Since the revelation, Canadian newspapers have lined up to editorialize against the unusual police tactics. Cartoonists had a field day at the expense of the Mounties' bomb squad. Opposition politicians here and in Ottawa demanded investigations. Most legal experts have agreed with Edmonton lawyer Gwilym Davies, a former law professor, that the Mounties had crossed the line.

"This isn't Waco, Texas," said Ludwig's lawyer, Richard Secord. "It's Canada! We don't do things like that up here."

Ever since a gas leak forced evacuation of his 320-acre Trickle Creek "community" in 1991, Ludwig has blamed the industry for the death of 60 of his livestock and human health problems.

By the time of the Beaverlodge bombing, police had logged nearly 160 incidents aimed at the oil and gas industry. In interviews, Ludwig refused to say if he was responsible but acknowledged that he knew and sympathized with the people who were.

In the following months, three bombs went off at oil and gas wells, all within several hundred miles of Hythe. Within hours of the third, Ludwig, his son Bo and an associate named Richard Boonstra were arrested at a police roadblock and charged in connection with the bombing. The next day, dozens of RCMP officers descended on Trickle Creek with search warrants, but they couldn't gather enough evidence to tie the trio directly to the bombing, and the charges were dropped.

It was then, in early October 1998, according to court documents, that Robert Wraight, a neighbor of Ludwig's, contacted Alberta Energy with an offer to provide information regarding Ludwig's "criminal involvement." A onetime Ludwig sympathizer, he now claimed to be motivated by concern for his family's safety and the prospect of selling his property to the utility for $70,000.

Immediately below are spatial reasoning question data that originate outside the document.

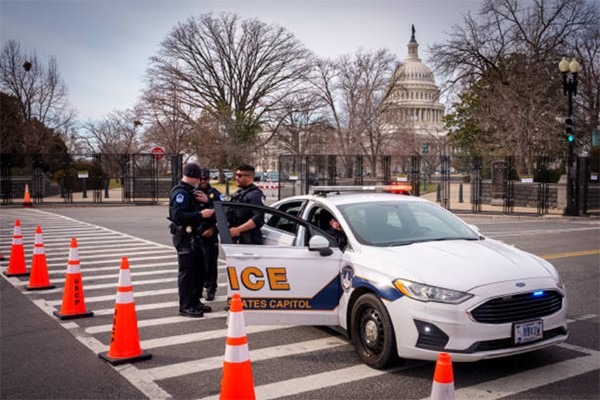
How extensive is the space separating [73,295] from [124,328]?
2.12 meters

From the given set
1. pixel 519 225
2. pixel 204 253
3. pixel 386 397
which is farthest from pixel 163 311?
pixel 519 225

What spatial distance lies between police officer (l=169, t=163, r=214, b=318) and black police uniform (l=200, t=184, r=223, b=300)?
0.12 meters

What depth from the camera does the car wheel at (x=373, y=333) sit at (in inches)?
203

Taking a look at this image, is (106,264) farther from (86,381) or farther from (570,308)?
(570,308)

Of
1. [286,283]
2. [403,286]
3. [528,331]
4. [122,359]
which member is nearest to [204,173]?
[286,283]

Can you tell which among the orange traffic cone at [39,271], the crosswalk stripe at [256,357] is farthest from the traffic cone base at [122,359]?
the orange traffic cone at [39,271]

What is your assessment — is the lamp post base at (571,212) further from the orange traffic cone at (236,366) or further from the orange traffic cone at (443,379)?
the orange traffic cone at (443,379)

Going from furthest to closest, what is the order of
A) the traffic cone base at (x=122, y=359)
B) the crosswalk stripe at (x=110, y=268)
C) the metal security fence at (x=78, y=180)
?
the metal security fence at (x=78, y=180) → the crosswalk stripe at (x=110, y=268) → the traffic cone base at (x=122, y=359)

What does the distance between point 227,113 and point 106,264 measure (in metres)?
39.3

Wraight's offer was passed to the RCMP, which took it up, assigned him the code name "K4020" and began to coach the new agent on how to infiltrate Ludwig's band. But according to an RCMP memo, Ludwig was suspicious of him and indicated that Wraight needed to prove his commitment to the cause. The RCMP came up with the scheme to blow up an abandoned wellhead shed near Beaverlodge, for which Wraight could take credit in conversations with Ludwig.

RCMP spokesmen said last week that their reliance on the unusual investigative technique reflected the urgency they felt to put Ludwig behind bars. Meanwhile, in press interviews and anonymous notes, Ludwig was warning that the next targets of an anti-utility campaign would be industry executives in Calgary or the Mounties themselves.

"Sometimes I think we should take the president of Alberta Energy Co. hostage, tie him up and make him watch the video of Abel Ryan," Ludwig told Outside magazine, referring to a tape of the stillborn grandson his daughter had delivered that summer. "And then slit his throat."

It never came to that. Last month, Ludwig and Boonstra were arrested on charges that appear to be based almost exclusively on taped conversations with Wraight and information he provided.